Set down the full listing exactly as given. Any pictures are to be left out.
[[ PROVIDED DATA open ]]
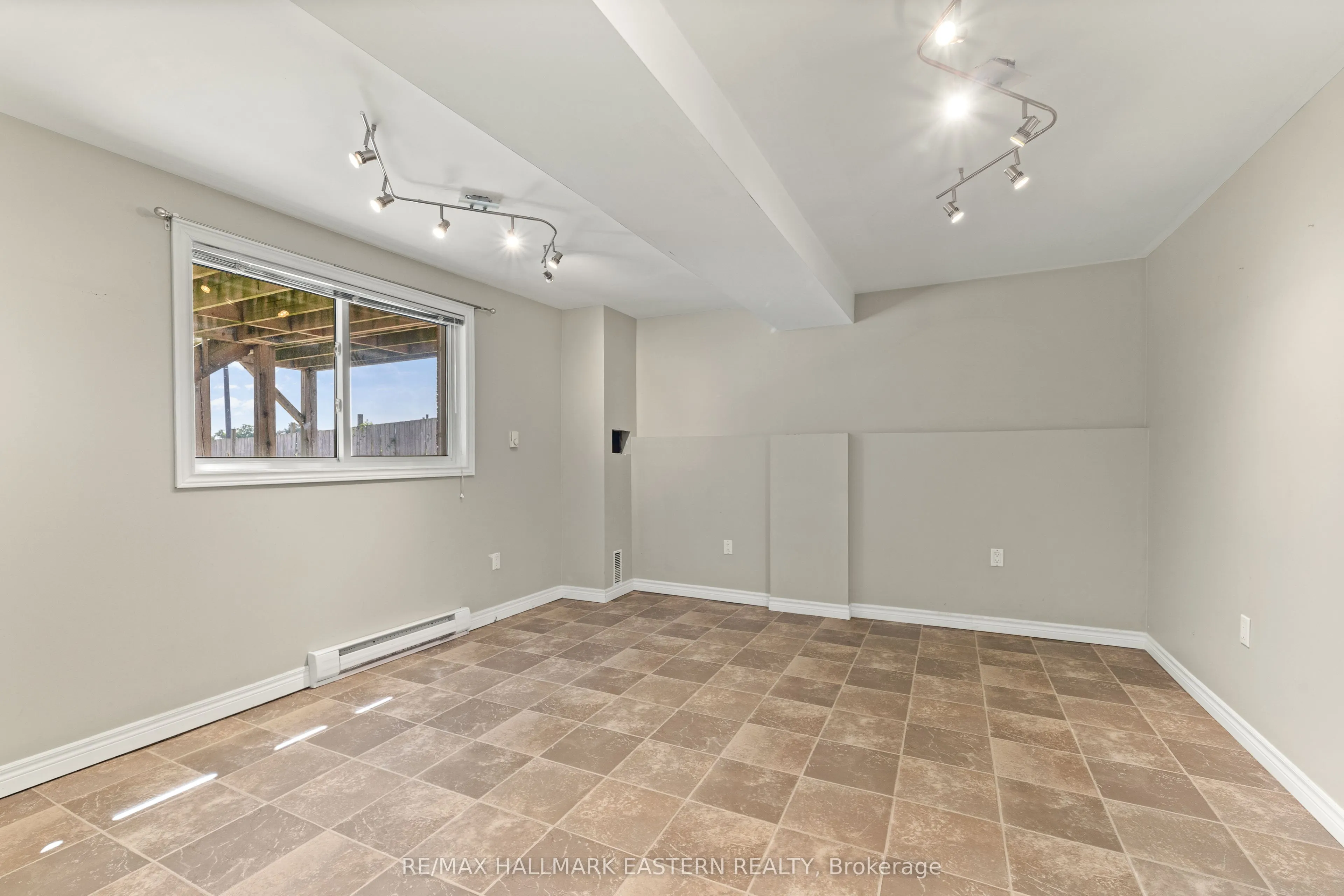 67 Sweetnam Drive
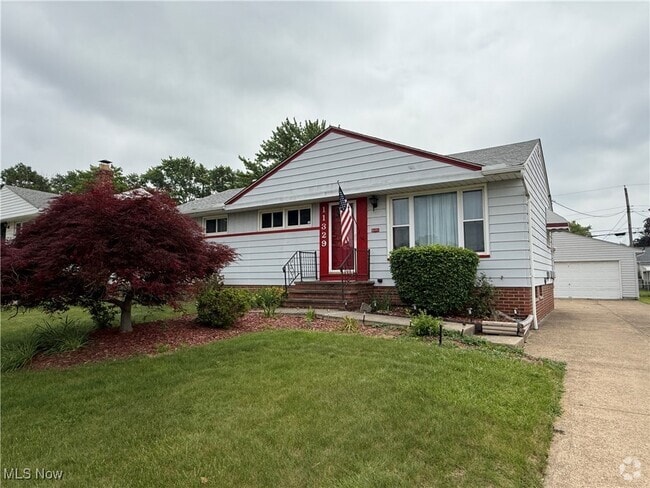 Building Photo - 11329 Gabriella Dr Rental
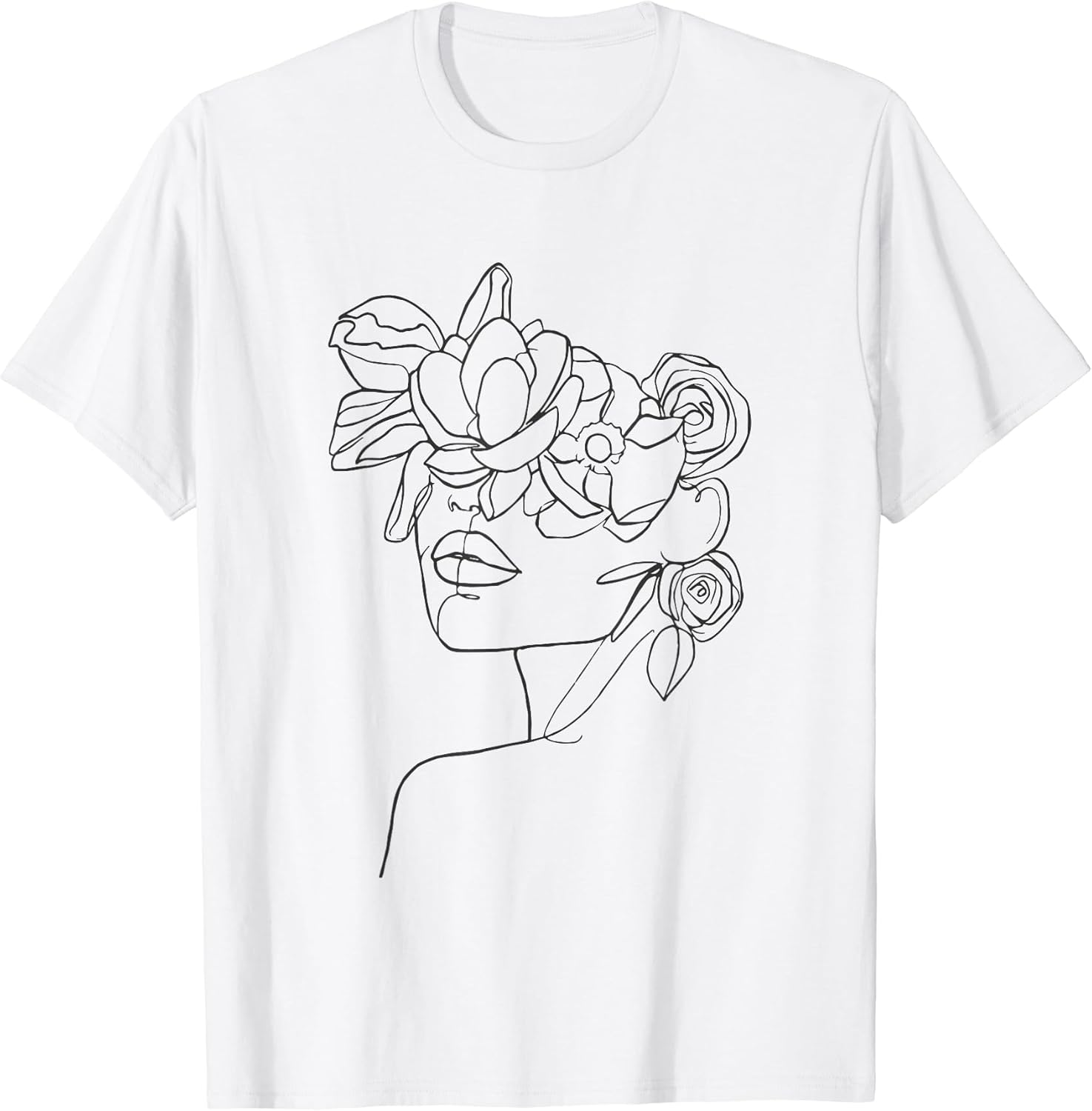 Aesthetic Art Co.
[[ PROVIDED DATA closed ]]
→ **TASK RESULT**
 67 Sweetnam Drive
 Building Photo - 11329 Gabriella Dr Rental
 Aesthetic Art Co.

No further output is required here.